By bridging empirical and philosophical work on science communication, this talk compares journalistic norm conflicts that arose when reporting on COVID-19 and tobacco, among other policy-relevant scientific topics. I argue that the public’s image of scientists – as possessors of value-free knowledge, trustworthy only when in consensus – makes it particularly difficult for journalists to ethically communicate policy-relevant science rife with disagreement. In doing so, I show how journalists, like scientists, face what philosophers of science call the problem of inductive risk in such cases. To overcome this problem, I sketch a model of trust in science that is grounded in an alternative image of scientists – what I call the responsiveness model of trust in science. By highlighting the process of science over its product (value-free knowledge), the responsiveness model requires scientists to respond to new evidence and the public’s values to warrant the public’s trust. I then show why this model requires journalists to be the public’s watchdogs by verifying and communicating whether scientists are being properly responsive both epistemically and non-epistemically.

Michelle Francl, Chemistry, Bryn Mawr College

“Spilling the Tea: Putting Chemistry into Context”

German chemist and philosopher Wilhelm Ostwald entreated chemists to take care to show “the bones” of the science that supported their observations and reactions. A recently completed book on the chemistry of tea gave me the chance to consider how to reveal these hidden frameworks of chemistry for an audience of both chemists and non-chemists. Where do chemists locate their arguments? What questions are chemists asking and how do those questions change with time, place and the person asking them? How aware should chemists be of the historical tides that have shaped the questions we ask?

Richelle Tanner, Environmental Science & Policy, Chapman University

“Building trust, sense of belonging, and values-based language for diverse stakeholder collective action”
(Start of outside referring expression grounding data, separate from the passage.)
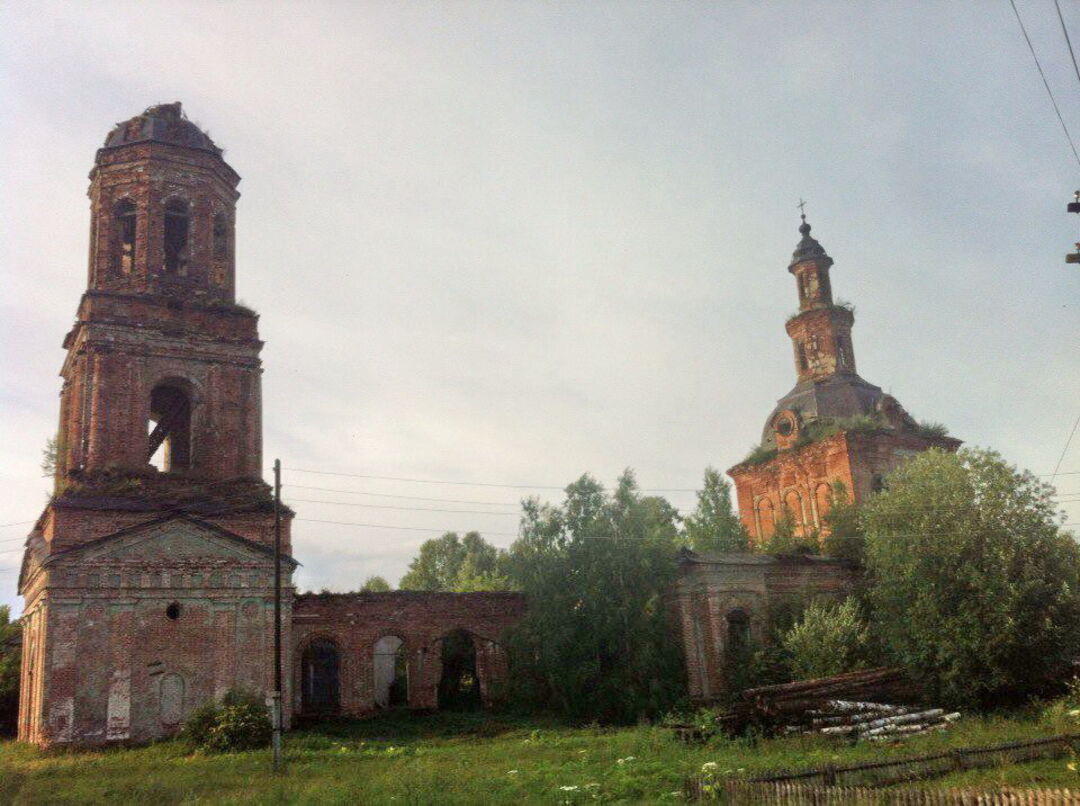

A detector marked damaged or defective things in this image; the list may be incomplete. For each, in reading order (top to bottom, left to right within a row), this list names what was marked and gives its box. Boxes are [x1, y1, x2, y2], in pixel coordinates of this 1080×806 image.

broken brickwork [17, 105, 295, 747]
broken brickwork [730, 219, 959, 542]
broken brickwork [291, 587, 527, 713]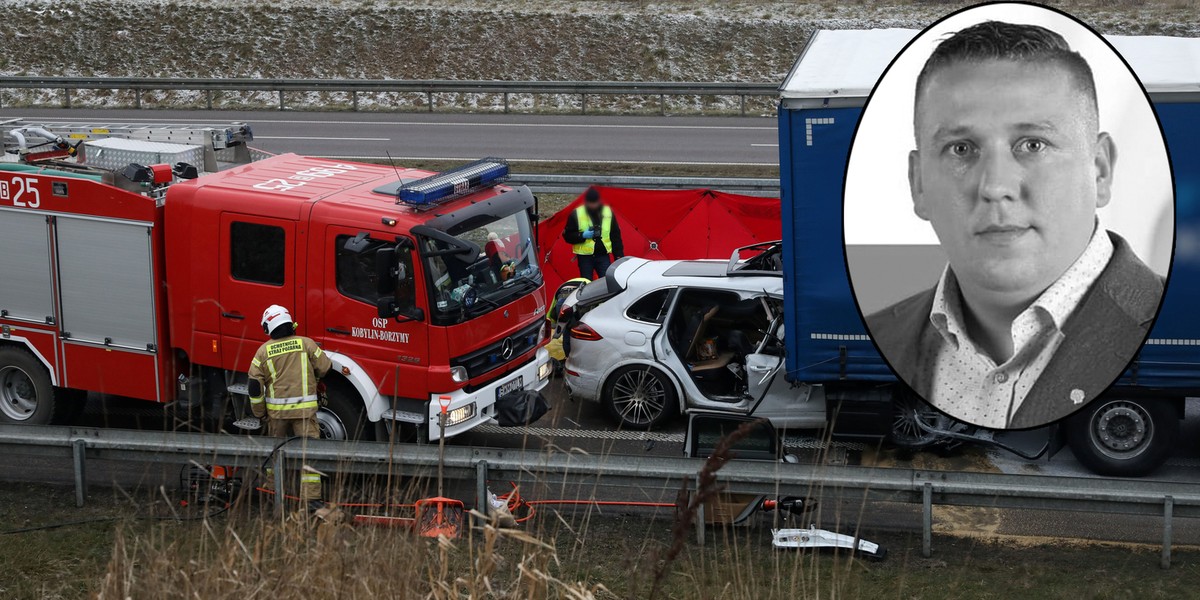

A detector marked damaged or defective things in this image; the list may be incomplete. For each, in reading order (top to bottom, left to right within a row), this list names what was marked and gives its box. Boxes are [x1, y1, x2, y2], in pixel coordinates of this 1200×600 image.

wrecked white suv [559, 243, 825, 432]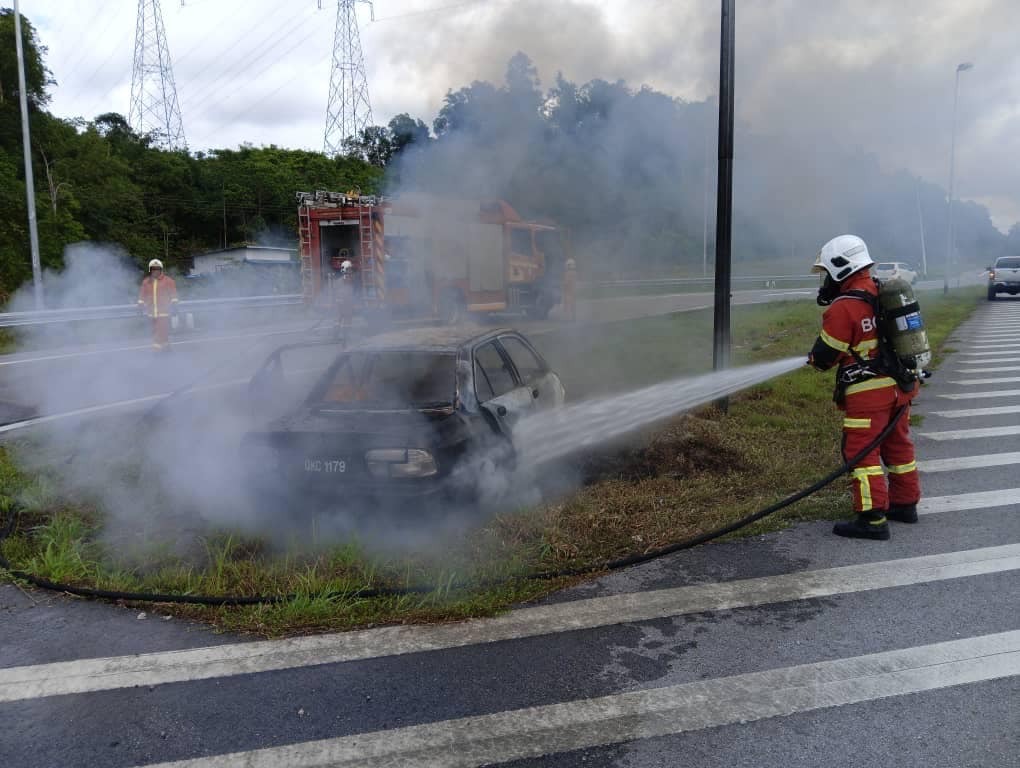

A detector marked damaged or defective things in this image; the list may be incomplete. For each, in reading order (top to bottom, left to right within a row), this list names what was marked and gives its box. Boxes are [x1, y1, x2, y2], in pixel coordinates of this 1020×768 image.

charred vehicle body [245, 326, 564, 500]
burned car [244, 326, 568, 500]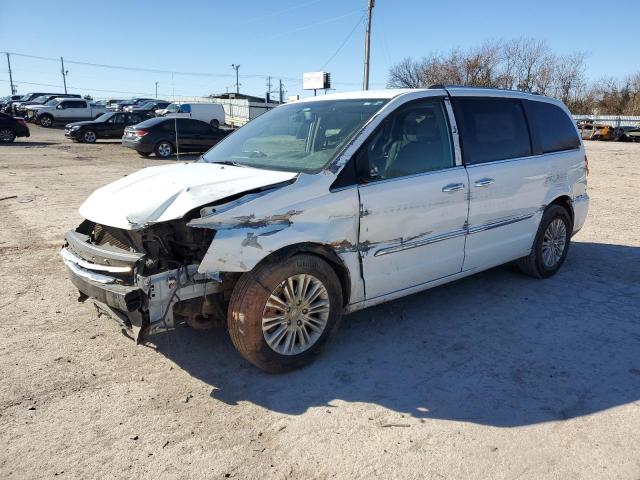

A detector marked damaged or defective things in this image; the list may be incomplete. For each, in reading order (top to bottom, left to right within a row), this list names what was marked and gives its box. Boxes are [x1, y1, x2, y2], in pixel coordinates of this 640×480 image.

crumpled hood [79, 162, 298, 230]
damaged front end [60, 219, 234, 344]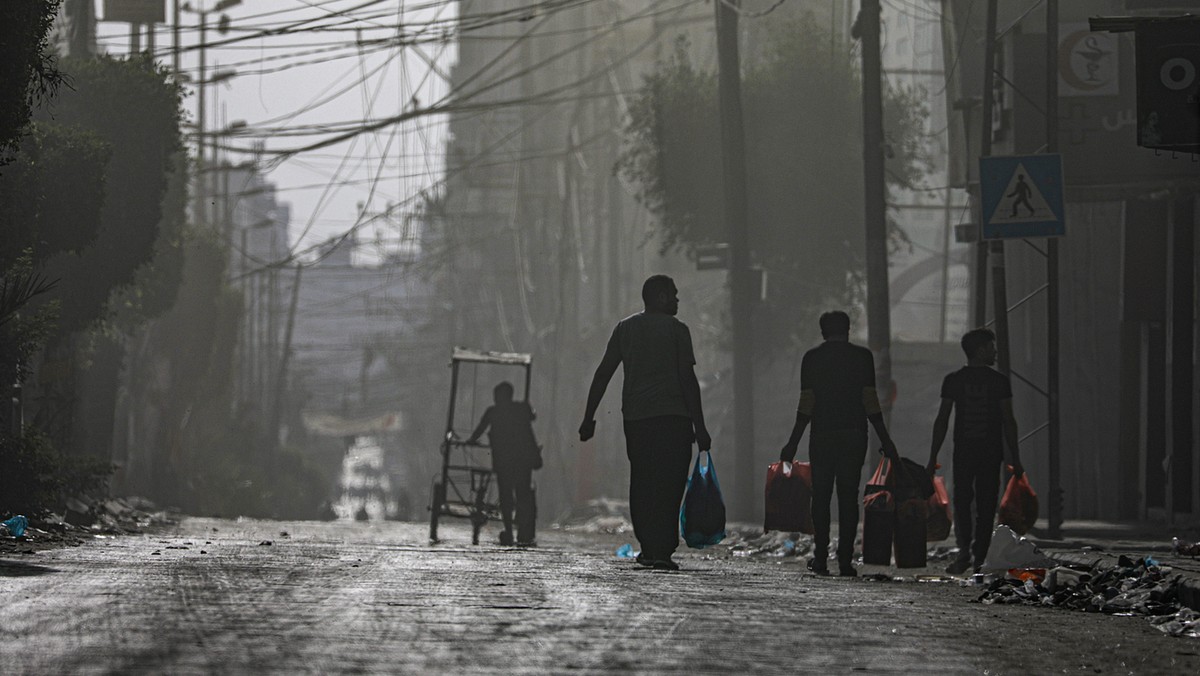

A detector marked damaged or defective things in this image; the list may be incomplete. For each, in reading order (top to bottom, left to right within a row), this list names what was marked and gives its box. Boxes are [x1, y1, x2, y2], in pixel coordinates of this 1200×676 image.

The Academy has long engaged in forms of science communication that champion few ways of knowing. We have acknowledged as a community that inclusion and diversity are key aspects of our future, but our methods of connecting with the public, our peers, and our students do not yet match our aspirational goals. My research focuses on the aspects of communication that draw together a community and further pinpoints language that improves literacy to have action-oriented conversations on common ground. In this talk, I will share three ongoing studies where my research group has approached these goals using multidisciplinary methodology across the social and natural sciences. We will first visit the California Delta, where an introduced plant’s coordinated management has been unsuccessful for decades due to distrusting landowner-manager relations. Then, we will move to Southern California, where inland, non-English speaking communities are excluded from coastal recreation zones and their climate resilience plans. Lastly, we will take a look inward at our own colleagues in Biology professional societies to understand how we may start to reform the cultural norms upheld by how we present scientific research at conferences and in journals.

Naomi Oreskes, Henry Charles Lea Professor of the History of Science, Harvard University

“How Market Fundamentalism Has Blocked Climate Action”

The world has known for decades that man-made climate change threatens our health, our wealth, and even the future on life on Earth as we know it. Yet, despite hundreds of major scientific reports, thousands of peer-reviewed articles, and a near unanimous consensus among climate scientists, political and social action has been inadequate to address the unfolding crisis. Worse, many American political leaders continue to deny that there even is a climate crisis.  In our first book, Merchants of Doubt, Erik Conway and I showed that climate change denial was rooted in market fundamentalism: the belief that government action in the marketplace threatens personal freedom and puts us on the “road to serfdom.”  In our new book, we show how market fundamentalism—linked to the rhetorical framework of the threat of “Big Government”–was cultured, advanced, and sustained by powerful American business interests, and how this political ideology continues today to be a major force blocking climate (and other important political) action today.